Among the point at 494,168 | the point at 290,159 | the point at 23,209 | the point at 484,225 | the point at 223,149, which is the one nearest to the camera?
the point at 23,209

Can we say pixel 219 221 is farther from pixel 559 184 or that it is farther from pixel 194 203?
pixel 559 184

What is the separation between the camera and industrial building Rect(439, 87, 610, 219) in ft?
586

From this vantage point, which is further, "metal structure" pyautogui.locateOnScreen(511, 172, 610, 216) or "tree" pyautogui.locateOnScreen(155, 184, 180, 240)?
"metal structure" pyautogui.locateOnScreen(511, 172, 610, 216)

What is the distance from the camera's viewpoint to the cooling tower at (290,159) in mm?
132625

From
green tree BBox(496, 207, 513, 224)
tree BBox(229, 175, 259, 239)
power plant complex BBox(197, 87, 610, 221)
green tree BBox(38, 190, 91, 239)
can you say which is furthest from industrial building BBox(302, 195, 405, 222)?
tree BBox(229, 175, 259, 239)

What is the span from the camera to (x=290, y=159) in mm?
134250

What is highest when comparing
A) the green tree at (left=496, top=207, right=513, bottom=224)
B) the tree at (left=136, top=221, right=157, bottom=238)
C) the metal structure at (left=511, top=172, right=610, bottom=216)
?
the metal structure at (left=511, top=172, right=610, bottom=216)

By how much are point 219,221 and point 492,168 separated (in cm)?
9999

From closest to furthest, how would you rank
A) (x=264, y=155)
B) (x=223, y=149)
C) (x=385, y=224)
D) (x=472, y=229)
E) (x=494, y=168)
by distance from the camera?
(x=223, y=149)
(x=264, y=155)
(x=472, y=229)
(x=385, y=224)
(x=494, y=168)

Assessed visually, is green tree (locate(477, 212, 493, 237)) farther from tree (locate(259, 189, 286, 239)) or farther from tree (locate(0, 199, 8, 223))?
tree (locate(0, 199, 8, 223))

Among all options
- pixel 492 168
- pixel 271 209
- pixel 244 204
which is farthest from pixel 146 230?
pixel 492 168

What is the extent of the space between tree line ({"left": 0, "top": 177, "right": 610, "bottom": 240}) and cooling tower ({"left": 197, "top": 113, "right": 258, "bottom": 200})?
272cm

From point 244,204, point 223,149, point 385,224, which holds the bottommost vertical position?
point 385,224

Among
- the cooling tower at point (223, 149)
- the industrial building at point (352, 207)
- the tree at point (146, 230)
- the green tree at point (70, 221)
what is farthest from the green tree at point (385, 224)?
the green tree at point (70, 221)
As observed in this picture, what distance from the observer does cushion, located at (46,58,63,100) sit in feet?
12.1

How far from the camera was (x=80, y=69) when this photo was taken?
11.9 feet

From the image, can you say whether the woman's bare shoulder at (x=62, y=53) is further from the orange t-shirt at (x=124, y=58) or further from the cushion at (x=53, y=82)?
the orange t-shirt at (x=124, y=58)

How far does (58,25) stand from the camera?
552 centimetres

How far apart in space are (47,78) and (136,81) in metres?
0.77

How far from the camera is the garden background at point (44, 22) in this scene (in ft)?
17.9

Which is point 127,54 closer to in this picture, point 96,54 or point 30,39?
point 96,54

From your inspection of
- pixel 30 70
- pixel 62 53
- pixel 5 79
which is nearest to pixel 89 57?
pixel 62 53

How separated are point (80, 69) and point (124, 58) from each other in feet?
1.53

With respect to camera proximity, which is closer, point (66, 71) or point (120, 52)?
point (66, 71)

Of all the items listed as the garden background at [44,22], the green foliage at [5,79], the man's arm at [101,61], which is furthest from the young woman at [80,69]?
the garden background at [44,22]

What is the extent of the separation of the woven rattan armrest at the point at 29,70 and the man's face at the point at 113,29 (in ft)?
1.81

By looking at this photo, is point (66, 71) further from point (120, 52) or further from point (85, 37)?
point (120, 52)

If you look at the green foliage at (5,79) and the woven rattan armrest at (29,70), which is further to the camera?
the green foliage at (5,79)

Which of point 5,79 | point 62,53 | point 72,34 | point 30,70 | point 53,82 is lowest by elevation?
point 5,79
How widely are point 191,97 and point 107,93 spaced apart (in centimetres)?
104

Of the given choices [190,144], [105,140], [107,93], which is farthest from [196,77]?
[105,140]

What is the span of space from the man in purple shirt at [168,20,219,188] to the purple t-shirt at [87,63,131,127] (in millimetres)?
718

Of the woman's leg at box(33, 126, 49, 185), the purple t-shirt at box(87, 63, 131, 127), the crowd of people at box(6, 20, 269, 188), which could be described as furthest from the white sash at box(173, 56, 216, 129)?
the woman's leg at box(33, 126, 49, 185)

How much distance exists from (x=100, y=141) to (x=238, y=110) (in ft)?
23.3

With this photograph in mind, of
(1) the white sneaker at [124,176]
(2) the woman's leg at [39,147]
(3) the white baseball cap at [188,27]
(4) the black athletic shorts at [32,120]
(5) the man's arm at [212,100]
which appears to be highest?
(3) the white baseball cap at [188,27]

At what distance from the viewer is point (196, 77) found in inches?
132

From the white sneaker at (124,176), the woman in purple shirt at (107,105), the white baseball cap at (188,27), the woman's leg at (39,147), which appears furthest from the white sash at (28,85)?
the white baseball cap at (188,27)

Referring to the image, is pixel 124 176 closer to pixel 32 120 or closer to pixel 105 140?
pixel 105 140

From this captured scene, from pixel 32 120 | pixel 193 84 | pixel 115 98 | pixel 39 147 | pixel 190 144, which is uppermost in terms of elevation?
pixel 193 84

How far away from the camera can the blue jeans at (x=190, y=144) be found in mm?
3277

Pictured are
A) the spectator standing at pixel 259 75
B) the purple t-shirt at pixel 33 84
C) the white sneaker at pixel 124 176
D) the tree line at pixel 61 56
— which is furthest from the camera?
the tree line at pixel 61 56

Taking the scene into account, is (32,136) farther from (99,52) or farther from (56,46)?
········
CHALLENGE – Please quote exactly the lines from the one containing "From the white sneaker" through the last line of the records above, both included, and nothing else.

FULL ANSWER –
From the white sneaker at (124,176), the woman in purple shirt at (107,105), the white baseball cap at (188,27), the woman's leg at (39,147), which appears furthest from the white sash at (28,85)?
the white baseball cap at (188,27)

Referring to the image, is pixel 124 176 closer to pixel 32 120 or closer to pixel 105 140?
pixel 105 140

From this captured scene, from pixel 32 120 | pixel 193 84 | pixel 115 98 | pixel 39 147 | pixel 190 144, which is uppermost in terms of elevation?
pixel 193 84

How far away from the camera can the blue jeans at (x=190, y=144) be found in mm?
3277

Pictured are
A) the spectator standing at pixel 259 75
B) the purple t-shirt at pixel 33 84
C) the white sneaker at pixel 124 176
D) the tree line at pixel 61 56
— which is furthest from the camera?
the tree line at pixel 61 56

Taking the scene into account, is (32,136) farther from (99,52) or farther from (56,46)?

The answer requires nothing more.